As Indiana was about to be selected to its first NCAA tournament in the Tom Crean era, Jones was all smiles. The senior guard sat in the front row of chairs surrounding the projection screen in the Memorial Stadium’s Henke Hall of Champions, celebrating with teammates that are about to experience something he never will.
Jones won’t get to play in the Big Dance because of a torn ACL injury he suffered against Penn State in last week’s Big Ten Tournament. If he’s feeling sorry for himself, though, he sure isn’t showing it. Jones knows what this moment means for the program and, even though he won’t get to play, he understands the role he’s played in getting Indiana back where it belongs.
“It’s definitely bittersweet,” Jones said. “I’m happy for our team and all we accomplished to get to this point, but at the same time my heart’s a little saddened because I won’t get to participate in it.”
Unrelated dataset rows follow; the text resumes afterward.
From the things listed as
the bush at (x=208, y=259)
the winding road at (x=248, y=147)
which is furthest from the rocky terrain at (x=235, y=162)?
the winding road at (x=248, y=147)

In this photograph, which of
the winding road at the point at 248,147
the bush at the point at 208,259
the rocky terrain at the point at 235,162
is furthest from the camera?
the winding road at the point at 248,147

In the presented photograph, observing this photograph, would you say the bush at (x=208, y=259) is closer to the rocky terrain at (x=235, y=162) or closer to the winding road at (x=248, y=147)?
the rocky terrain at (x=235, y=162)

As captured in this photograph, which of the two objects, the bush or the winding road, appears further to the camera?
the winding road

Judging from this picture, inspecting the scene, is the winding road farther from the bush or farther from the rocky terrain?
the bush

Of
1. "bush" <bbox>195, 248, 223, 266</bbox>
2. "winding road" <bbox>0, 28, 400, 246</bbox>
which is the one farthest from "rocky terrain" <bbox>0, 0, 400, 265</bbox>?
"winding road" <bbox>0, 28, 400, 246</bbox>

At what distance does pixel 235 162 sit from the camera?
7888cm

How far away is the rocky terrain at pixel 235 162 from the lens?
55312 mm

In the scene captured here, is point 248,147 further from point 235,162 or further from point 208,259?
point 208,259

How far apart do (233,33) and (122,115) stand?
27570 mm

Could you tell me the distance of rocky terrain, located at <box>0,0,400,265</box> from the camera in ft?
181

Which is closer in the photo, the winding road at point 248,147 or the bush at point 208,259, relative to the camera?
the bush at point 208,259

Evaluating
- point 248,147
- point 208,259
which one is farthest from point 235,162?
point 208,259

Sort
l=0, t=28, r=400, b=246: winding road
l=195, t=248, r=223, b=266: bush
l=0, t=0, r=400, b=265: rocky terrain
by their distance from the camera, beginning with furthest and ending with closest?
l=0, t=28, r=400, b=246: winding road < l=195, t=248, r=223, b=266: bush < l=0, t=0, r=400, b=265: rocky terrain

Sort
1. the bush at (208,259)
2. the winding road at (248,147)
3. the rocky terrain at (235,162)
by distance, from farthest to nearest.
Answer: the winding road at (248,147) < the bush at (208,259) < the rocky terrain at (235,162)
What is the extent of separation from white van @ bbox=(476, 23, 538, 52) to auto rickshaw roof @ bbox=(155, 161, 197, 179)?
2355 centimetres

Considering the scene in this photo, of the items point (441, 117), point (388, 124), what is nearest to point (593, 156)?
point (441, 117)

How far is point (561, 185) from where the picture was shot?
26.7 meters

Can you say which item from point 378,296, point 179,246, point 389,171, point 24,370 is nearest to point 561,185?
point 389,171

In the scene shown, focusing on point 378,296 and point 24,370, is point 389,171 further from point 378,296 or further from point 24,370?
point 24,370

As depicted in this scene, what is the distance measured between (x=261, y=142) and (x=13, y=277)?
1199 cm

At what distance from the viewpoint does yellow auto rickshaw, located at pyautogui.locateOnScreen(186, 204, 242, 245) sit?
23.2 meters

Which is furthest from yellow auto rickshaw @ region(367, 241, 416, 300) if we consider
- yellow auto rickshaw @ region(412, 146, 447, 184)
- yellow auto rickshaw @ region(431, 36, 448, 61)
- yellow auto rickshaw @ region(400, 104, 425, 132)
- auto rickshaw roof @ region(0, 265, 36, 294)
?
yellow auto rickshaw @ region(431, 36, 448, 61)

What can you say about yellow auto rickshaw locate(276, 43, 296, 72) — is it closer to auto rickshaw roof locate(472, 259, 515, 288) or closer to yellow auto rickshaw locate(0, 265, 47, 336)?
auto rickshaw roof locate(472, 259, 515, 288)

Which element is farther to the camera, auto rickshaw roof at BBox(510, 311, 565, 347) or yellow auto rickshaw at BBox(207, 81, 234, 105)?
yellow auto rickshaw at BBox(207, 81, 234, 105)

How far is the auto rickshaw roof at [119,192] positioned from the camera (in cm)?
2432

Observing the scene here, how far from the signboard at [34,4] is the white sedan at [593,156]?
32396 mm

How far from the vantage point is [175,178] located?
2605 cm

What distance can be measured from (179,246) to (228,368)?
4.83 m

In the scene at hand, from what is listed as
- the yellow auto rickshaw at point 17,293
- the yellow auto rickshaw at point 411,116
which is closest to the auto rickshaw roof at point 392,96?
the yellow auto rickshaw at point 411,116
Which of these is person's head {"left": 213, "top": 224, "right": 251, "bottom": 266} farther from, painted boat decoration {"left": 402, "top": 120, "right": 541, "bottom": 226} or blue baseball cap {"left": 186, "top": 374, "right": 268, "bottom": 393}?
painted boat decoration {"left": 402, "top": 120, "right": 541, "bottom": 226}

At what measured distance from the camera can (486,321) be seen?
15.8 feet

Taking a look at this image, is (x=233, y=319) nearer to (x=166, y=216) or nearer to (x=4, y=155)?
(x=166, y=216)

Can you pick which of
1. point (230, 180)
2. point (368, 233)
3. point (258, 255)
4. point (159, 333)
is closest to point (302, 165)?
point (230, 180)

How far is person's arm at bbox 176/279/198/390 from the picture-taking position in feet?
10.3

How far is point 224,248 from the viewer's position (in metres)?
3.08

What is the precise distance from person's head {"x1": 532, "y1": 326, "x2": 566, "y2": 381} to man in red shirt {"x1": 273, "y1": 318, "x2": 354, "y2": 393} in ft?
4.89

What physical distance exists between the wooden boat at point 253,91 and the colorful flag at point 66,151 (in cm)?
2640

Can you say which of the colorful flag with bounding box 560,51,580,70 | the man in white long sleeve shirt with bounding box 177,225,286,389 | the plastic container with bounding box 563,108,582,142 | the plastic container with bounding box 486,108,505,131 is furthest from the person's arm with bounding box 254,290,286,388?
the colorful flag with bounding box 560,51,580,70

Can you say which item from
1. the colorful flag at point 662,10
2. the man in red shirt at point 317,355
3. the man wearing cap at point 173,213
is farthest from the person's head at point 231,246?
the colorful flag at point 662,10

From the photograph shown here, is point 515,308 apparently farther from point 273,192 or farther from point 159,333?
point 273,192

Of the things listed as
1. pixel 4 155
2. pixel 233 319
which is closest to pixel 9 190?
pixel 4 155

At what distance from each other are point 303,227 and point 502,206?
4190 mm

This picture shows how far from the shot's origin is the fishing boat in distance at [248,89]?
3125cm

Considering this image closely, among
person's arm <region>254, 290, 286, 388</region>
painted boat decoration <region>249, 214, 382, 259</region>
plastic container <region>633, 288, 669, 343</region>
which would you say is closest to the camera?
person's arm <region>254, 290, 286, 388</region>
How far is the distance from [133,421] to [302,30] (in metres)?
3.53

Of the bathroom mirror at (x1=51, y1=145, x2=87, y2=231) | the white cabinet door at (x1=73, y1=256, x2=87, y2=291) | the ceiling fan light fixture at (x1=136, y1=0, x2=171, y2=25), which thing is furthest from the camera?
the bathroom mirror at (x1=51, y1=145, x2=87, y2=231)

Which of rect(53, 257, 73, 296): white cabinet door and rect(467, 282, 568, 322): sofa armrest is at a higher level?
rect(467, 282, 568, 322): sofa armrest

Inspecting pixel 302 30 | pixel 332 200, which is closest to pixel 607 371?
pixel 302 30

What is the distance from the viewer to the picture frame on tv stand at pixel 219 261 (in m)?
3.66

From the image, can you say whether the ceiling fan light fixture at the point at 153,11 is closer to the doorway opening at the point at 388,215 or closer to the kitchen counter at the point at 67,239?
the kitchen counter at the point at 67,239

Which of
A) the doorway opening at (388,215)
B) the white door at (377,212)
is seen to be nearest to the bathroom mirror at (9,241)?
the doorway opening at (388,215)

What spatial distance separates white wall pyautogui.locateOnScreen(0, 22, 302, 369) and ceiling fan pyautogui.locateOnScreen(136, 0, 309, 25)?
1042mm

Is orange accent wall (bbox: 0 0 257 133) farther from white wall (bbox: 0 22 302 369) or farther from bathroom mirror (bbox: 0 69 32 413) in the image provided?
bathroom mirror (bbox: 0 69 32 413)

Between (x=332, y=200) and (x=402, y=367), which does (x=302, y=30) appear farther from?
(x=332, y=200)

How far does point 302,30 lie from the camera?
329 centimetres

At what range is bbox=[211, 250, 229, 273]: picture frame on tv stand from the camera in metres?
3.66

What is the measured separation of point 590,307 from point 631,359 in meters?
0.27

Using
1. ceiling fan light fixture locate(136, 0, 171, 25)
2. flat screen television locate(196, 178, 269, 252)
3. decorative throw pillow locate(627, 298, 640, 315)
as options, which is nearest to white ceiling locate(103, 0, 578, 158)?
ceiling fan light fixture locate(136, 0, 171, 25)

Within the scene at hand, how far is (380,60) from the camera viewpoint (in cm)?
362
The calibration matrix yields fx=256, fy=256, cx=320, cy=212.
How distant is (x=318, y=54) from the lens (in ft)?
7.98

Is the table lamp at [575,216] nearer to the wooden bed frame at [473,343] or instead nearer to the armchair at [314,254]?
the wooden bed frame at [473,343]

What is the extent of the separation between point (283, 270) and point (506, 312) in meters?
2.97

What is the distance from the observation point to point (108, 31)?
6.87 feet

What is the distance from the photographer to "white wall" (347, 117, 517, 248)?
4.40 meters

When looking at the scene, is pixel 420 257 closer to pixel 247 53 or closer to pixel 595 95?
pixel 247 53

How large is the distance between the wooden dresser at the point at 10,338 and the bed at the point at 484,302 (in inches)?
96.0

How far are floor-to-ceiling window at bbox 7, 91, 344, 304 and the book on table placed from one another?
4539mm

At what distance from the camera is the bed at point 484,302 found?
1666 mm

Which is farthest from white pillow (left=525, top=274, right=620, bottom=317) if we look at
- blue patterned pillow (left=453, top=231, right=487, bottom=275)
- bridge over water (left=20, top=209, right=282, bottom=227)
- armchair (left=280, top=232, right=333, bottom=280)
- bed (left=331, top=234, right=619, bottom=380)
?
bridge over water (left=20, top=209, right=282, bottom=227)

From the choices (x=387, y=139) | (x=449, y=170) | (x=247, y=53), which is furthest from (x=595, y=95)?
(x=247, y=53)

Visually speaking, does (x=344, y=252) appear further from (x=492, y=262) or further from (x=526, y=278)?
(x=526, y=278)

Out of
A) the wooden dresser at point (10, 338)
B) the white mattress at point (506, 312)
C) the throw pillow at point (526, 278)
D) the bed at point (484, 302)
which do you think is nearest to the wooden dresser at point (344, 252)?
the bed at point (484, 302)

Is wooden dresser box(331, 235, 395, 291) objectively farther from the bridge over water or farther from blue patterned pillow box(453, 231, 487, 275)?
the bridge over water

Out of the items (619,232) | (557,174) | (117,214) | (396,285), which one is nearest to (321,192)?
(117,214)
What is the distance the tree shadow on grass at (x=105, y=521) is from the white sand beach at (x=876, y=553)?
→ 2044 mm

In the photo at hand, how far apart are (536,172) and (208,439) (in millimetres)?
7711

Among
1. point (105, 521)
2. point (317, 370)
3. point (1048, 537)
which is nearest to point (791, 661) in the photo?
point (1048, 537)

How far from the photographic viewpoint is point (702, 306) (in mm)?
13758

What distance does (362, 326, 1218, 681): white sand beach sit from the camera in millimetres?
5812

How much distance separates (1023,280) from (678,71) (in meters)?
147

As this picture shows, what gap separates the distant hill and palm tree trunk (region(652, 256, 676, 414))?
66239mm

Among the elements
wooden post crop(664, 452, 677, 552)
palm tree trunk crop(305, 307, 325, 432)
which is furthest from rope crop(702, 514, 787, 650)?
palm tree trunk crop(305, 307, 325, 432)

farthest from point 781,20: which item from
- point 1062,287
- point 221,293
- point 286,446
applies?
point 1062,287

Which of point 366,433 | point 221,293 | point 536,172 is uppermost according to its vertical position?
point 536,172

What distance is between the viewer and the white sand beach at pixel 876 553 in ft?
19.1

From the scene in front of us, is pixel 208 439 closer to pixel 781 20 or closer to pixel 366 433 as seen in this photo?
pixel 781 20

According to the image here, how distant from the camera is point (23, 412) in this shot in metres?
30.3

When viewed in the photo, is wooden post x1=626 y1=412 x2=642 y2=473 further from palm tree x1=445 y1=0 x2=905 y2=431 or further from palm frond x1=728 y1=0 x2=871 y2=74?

Jones will be with the team when the 4-seeded Hoosiers travel to Portland to play No. 13 seed New Mexico State on Thursday at approximately 9:45 ET. Most prognosticators had the Hoosiers as a 4-seed, so Indiana coach Tom Crean and his players weren’t overly surprised by the announcement.
Before the season started, the announcement would have been much more surprising. Few projected the Hoosiers to even make the tournament, much less as a top 4 seed.
After a three-year hiatus, Crean said it’s special to get back to the postseason.
“It’s a big deal to have this day,” he said. “When you coach and when you come into Indiana, this day is a really important day but a day everybody got used to. My family got used to this day. And then this day goes away for different reasons, and you can’t ever lose belief that you’re gonna get back to it. We never did.”
As soon as the Hoosiers’ part of the bracket was announced on CBS, analyst Seth Davis predicted Indiana would lose to No. 5 seed Wichita State in the third round. Not even a minute after the Hoosiers had been selected to their first tournament in four years, somebody was already picking them to lose.
“Seth has been giving us ammunition all year,” Crean said. “Seth is the gift that keeps on giving right now with his predictions. We look forward to that, and I never have a problem when anybody picks against us.”
Added Jones: “He’s been doubting us all year. I think we like being underdogs.”
The Hoosiers are part of what is probably the toughest region. The No. 1 overall seed, Kentucky, is in the south region, along with Duke (2-seed), Baylor (3-seed), and Connecticut (9-seed) — last year’s national champion.
If Indiana and Kentucky each win their first two games, they would play each other in the Sweet 16. It would be a highly anticipated rematch of the Hoosiers’ 73-72 upset at Assembly Hall in December.
“That’s one thing he (John Calipari) said, ‘You know we’re gonna end up in the same region,'” Crean said. “So to see that up there like that, it wasn’t a shock. … I think that was one of his guesses, more than anything else. But that’s him, he’s got some conspiracy theories.”